34 O how I love Thee, O my God! Especially is there a vehement parallel light from infinity, vilely diffracted in the haze of this mind.
35 I love Thee. I love Thee. I love Thee.
36 Thou art a beautiful thing whiter than a woman in the column of this vibration.
37 I shoot up vertically like an arrow, and become that Above.
38 But it is death, and the flame of the pyre.
39 Ascend in the flame of the pyre, O my soul! Thy God is like the cold emptiness of the utmost heaven, into which thou radiatest thy little light.

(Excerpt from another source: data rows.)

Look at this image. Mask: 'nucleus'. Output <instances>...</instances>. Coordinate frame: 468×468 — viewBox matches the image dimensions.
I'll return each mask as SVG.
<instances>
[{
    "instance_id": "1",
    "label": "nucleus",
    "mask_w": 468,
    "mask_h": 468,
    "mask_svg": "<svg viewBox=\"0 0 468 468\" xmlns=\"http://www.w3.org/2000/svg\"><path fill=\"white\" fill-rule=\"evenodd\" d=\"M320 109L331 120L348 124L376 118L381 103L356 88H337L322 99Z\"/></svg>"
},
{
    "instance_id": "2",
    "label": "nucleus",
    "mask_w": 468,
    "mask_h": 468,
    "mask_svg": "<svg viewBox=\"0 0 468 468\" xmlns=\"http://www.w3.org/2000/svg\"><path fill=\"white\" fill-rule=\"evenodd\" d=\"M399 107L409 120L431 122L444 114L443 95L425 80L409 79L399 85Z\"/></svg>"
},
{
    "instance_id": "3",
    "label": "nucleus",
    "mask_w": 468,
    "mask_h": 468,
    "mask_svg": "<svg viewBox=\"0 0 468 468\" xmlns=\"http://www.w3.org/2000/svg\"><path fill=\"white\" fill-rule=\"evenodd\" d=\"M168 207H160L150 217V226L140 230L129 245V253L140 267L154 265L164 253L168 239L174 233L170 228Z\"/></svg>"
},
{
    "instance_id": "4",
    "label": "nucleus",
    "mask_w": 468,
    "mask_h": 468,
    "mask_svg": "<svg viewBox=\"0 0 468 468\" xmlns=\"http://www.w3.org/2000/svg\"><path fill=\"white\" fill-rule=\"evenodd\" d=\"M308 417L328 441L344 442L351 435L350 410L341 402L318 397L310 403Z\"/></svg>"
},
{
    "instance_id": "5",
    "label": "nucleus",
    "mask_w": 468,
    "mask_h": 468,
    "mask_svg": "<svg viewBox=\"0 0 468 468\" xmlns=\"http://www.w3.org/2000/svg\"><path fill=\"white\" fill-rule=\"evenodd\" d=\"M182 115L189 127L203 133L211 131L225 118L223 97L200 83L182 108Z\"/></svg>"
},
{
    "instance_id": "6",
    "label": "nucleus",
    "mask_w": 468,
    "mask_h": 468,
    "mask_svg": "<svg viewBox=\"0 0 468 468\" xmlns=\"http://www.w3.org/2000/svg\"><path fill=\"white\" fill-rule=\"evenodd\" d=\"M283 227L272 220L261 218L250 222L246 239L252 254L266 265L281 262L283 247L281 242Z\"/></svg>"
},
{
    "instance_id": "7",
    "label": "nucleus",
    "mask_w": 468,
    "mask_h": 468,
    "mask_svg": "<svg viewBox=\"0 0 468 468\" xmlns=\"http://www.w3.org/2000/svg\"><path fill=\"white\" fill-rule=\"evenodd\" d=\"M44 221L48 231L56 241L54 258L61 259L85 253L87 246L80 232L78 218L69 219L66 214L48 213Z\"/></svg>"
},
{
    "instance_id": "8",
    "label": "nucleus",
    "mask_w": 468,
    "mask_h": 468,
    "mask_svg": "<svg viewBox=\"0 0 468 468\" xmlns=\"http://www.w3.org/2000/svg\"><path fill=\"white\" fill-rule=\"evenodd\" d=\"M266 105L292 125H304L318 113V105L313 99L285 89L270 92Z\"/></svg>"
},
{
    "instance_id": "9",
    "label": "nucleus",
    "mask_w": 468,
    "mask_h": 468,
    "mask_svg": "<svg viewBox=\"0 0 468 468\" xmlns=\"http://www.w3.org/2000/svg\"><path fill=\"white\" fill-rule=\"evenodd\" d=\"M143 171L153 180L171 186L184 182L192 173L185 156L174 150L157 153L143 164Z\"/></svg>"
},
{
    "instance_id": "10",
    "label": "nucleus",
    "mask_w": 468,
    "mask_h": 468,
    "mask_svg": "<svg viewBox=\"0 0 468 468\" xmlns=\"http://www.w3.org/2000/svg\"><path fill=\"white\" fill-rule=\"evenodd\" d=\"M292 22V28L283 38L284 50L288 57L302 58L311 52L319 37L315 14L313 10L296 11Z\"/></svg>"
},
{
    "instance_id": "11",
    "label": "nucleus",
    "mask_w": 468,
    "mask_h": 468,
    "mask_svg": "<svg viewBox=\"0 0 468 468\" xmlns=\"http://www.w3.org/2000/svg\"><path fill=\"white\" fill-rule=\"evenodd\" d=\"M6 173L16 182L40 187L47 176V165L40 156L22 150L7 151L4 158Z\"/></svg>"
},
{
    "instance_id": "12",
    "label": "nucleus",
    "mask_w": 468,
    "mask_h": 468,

40 When Thou shall know me, O empty God, my flame shall utterly expire in Thy great N. O. X.
41 What shalt Thou be, my God, when I have ceased to love Thee?
42 A worm, a nothing, a niddering knave!
43 But Oh! I love Thee.
44 I have thrown a million flowers from the basket of the Beyond at Thy feet, I have anointed Thee and Thy Staff with oil and blood and kisses.
45 I have kindled Thy marble into life - ay! into death.
46 I have been smitten with the reek of Thy mouth, that drinketh never wine but life.
47 How the dew of the Universe whitens the lips!
48 Ah! trickling flow of the stars of the mother Supernal, begone!
49 I Am She that should come, the Virgin of all men.
50 I am a boy before Thee, O Thou satyr God.
51 Thou wilt inflict the punishment of pleasure - Now! Now! Now!
52 Io Pan! Io Pan! I love Thee. I love Thee.
53 O my God, spare me!
54 Now! It is done! Death.
55 I cried aloud the word - and it was a mighty spell to bind the Invisible, an enchantment to unbind the bound; yea, to unbind the bound.